I’ll wager that most Americans have a vague notion of the Contra War — it will remind you of some vaguely forgotten lesson about the Iran-Contra scandal — when the our government used proceeds from arms sales to Iran to fund a counter-revolutionary guerrilla war in Nicaragua. This effort was part of President Reagan’s efforts to contain communism around the world (paying no mind to the fact that the Nicaraguan government wasn’t actually communist).
The Contra War caused the deaths of at least 30,000 Nicaraguans, left countless more disabled and orphaned, all while crippling the nation’s economy. And it’s not the only time the United States has interfered in Nicaragua. A Tennessean named William Walker declared himself president of Nicaragua in 1856. His stated goal was to mold the Central American nation into a slave state for the United States. I’ll let the reader guess as to who would be among the enslaved.

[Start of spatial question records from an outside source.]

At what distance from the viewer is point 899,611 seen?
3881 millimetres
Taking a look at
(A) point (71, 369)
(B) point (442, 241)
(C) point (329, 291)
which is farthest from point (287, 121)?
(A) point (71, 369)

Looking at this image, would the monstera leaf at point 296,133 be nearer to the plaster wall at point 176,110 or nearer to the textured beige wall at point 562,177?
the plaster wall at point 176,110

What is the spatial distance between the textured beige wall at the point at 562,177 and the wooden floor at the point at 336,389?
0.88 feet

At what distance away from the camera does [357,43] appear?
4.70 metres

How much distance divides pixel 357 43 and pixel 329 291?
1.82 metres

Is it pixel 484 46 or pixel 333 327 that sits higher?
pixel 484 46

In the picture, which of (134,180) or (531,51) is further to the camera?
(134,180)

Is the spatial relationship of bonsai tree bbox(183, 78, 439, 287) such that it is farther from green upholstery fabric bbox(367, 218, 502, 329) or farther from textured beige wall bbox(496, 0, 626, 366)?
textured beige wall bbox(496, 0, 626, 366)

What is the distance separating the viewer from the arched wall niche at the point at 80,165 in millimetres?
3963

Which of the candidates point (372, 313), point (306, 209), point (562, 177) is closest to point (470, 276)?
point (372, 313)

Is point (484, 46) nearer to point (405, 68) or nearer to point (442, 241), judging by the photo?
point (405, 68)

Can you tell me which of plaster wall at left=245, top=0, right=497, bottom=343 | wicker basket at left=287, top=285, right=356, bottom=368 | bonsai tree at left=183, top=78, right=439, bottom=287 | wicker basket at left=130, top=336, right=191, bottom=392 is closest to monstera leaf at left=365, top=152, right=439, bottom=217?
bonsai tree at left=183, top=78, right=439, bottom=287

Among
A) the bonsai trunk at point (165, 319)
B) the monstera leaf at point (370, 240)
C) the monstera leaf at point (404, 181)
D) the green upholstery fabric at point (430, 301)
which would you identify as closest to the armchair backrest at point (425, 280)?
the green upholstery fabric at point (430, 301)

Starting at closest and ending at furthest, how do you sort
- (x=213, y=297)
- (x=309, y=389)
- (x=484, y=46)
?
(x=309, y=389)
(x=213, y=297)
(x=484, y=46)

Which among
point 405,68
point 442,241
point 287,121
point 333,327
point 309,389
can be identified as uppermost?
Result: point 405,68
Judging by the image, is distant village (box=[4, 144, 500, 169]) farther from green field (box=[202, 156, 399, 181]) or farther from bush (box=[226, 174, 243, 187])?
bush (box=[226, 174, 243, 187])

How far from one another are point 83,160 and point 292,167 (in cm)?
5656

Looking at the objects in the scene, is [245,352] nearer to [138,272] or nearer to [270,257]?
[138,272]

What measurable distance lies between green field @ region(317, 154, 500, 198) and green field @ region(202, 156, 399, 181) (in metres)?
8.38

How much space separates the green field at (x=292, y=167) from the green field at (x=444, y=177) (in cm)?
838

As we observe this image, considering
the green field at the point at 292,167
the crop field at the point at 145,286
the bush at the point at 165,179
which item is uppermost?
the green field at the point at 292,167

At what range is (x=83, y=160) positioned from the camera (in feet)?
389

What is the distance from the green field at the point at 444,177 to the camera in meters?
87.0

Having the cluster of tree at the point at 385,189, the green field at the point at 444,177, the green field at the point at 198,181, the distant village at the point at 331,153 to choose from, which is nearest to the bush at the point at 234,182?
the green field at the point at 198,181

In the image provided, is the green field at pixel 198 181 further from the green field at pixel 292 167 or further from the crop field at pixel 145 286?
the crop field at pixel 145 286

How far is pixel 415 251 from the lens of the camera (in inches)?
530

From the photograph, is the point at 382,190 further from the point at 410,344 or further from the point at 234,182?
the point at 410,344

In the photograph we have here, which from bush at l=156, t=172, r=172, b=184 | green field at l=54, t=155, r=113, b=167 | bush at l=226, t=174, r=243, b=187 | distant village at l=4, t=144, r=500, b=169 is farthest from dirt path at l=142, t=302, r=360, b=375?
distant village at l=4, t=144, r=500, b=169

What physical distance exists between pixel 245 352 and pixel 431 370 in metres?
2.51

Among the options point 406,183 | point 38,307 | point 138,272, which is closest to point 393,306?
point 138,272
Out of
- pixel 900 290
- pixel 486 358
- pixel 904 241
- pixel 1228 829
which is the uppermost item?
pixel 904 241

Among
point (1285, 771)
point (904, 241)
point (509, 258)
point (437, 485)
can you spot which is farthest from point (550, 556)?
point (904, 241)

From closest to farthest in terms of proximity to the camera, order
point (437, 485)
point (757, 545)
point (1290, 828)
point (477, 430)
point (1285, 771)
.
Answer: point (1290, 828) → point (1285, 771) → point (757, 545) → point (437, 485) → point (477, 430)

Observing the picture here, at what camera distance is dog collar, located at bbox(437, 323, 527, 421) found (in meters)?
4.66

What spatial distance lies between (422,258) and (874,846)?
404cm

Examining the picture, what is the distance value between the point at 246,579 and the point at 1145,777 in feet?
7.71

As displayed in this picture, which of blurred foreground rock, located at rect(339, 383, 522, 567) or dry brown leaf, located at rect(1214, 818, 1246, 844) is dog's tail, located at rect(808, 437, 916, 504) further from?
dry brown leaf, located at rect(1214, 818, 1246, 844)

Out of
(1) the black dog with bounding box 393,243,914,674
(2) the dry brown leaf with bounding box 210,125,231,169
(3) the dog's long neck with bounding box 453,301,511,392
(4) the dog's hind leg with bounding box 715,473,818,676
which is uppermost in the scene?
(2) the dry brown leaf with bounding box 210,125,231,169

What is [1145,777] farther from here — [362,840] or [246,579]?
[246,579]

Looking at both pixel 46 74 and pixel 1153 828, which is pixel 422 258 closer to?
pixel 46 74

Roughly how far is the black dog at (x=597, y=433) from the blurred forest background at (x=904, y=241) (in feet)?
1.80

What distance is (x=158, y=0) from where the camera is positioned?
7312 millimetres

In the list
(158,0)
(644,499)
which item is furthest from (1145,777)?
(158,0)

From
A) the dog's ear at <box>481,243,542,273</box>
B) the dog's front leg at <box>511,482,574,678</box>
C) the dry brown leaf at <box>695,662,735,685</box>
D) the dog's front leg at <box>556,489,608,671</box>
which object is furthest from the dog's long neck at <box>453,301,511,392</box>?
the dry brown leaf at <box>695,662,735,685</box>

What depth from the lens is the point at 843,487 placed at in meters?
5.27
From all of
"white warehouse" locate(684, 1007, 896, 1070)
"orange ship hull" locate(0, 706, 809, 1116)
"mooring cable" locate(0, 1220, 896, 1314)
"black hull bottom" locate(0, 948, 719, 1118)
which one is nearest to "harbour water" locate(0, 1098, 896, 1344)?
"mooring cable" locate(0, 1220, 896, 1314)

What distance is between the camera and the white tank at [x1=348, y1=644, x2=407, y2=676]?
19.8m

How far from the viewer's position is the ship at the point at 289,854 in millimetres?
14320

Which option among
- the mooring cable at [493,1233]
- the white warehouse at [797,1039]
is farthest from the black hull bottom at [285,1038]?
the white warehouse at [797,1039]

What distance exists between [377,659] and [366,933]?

Just a week or so ago, I had the opportunity to visit a reading enrichment program for Nicaraguan school children. The program, funded by a local business known as La Mariposa, provides reading and writing opportunities to children who make their home in a neighborhood derisively known as “El Chirigete” — a term that means ‘dirty’ and references the community’s poverty.
More than 100 children showed up for the opportunity to receive reading and writing lessons in a single room with a dirt floor. And I was reminded of a reporter's summation of the Contra War:
So when I return to the United States, it’s not so much gratitude I’ll feel as it is guilt. Because I know that many times in my life I’ve walked into a store as arguably worthless as Sephora and blown enough money to sustain a Nicaraguan family for a week. I know that my often lazy, consumerist existence is only possible while people in nations like Nicaragua remain poor.
Nicaragua’s poverty, indeed, the poverty and violence afflicting much of Central America, is very much our problem. It is because of the historic exploitation of these countries that we remain so rich, and the global south so poor.
It's another one of those things that I don't have a particular solution for, other than doing my small part to alleviate some of the burden my ancestor created.
...So, uh, I guess I'll see you guys around the good 'ol U.S.A.